I hope you’ll take a moment and share your experience and thoughts about the college experience price tag. Thanks in advance for your participation – I’ll do a wrap up of the results in a future post.


  1. Lynn says

    My company is now requiring degrees for higher level technical positions and management. This wasn’t always the case, and I know many coworkers, who are very good at their jobs, going back to school in their 30’s, 40’s and 50’s, just starting from scratch with a few finishing up after dropping out to raise their families. My company has tuition reimbursement, which helps tremendously.

    I’m glad that my parents pushed me so hard to go to college and stick with it until I got my degree. I can’t imagine at this point in my career at this particular company (17 years with steady upward progress) going back to school.

    I could pontificate further about the differences and similarities in skills in certain jobs among the degreed and non-degreeded coworkers but I don’t think that’s what you’re looking for n

  2. says

    As the reader who submitted this question last year, I’d like to update our story. The university in question, Cornell, has been extremely supportive and helpful in our appeal for assistance. After explaining our situation in more detail they added additional funds making it possible for my son to attend. It has been a wonderful experience for him, finally being challenged academically and finding peers with the same love for learning and motivation that he has. Our income has increased some, so I don’t know what aid to expect in 2013 and beyond but after such a powerful & thought provoking 1st year, I believe it will be worth every penny and then some.

  3. Brendan Hickey says

    I can’t speak to the value of the Ivy League – I went to two little Catholic colleges for undergrad and two small religious schools for grad studies – but I see value in higher education in two ways that other commenters may not mention.

    One is that a degree is shorthand for your ability to plan, organize, commit, achieve, communicate, and think – the stuff that employers really need and want. Few employers want to give you an aptitude test but they can figure that you already passed those tests in school.

    The other is that those skills that I mentioned above are some of what constitutes executive functioning, which will be the next clinical psychology term to become so pop psych as to lose its meaning.

    Executive functioning is done by the prefrontal cortex of the brain and we know that region of the brain is not fully developed until your early 20’s. Think of the difference between a freshman and a senior, and that maturity is based in neurology.

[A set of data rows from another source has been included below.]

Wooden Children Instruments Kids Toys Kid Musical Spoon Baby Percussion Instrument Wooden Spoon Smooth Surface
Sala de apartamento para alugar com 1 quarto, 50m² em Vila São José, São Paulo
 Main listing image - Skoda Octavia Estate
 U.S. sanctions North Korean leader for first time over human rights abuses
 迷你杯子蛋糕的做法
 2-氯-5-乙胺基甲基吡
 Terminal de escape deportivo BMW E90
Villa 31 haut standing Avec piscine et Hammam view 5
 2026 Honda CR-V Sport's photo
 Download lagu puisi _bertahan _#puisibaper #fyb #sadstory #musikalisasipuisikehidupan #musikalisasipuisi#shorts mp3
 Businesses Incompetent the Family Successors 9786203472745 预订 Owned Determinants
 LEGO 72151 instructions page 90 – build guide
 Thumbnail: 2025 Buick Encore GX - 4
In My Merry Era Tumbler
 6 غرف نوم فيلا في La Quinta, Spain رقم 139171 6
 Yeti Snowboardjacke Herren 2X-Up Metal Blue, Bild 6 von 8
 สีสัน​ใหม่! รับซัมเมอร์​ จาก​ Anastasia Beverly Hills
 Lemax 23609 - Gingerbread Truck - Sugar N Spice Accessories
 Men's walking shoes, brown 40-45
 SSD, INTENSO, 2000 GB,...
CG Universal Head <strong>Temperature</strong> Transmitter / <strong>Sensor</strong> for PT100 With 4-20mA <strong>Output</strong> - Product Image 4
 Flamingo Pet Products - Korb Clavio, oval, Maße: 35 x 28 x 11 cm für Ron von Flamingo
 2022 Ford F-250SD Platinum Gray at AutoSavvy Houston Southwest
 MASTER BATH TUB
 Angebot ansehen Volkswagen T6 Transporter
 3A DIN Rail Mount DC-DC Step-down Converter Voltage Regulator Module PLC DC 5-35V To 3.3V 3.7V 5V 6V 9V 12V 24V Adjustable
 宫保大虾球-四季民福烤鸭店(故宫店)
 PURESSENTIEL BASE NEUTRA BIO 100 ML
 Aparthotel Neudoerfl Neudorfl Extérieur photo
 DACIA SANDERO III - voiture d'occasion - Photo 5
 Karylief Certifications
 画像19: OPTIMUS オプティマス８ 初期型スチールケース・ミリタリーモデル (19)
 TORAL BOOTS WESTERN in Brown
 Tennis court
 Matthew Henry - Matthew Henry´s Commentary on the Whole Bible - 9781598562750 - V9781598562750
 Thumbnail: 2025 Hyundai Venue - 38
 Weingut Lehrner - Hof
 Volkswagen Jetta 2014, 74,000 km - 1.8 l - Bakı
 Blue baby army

    So, to me, the time in undergrad, and the demands that come with it, developing executive functioning, are good preparation for life, in addition to the great stuff that you paid to have the potential to learn.

  4. says

    Brendan, you said it perfectly!
    Public high school these days does not prepare you or equip you with enough executive functioning skills to make you successful in the workplace. Young adults also desperately need this time to explore options and find what they enjoy & are good at.

  5. says

    I guess I am in the minority! I only voted no because my husband has a very successful career and makes a good chunk of money and he didn’t even graduate high school. (he got his GED)

  6. says

    @Lynn – I agree. It can be hard to go back to school. First thing that comes to mind is learning how to study all over again.

    @Carolyn – Thanks for the update!

    @Brendan – Agreed. If I took one thing away from college it was life preparation. Thanks for sharing.

    @Tanya – I know many people who haven’t attended college and make an excellent living. Thanks for sharing!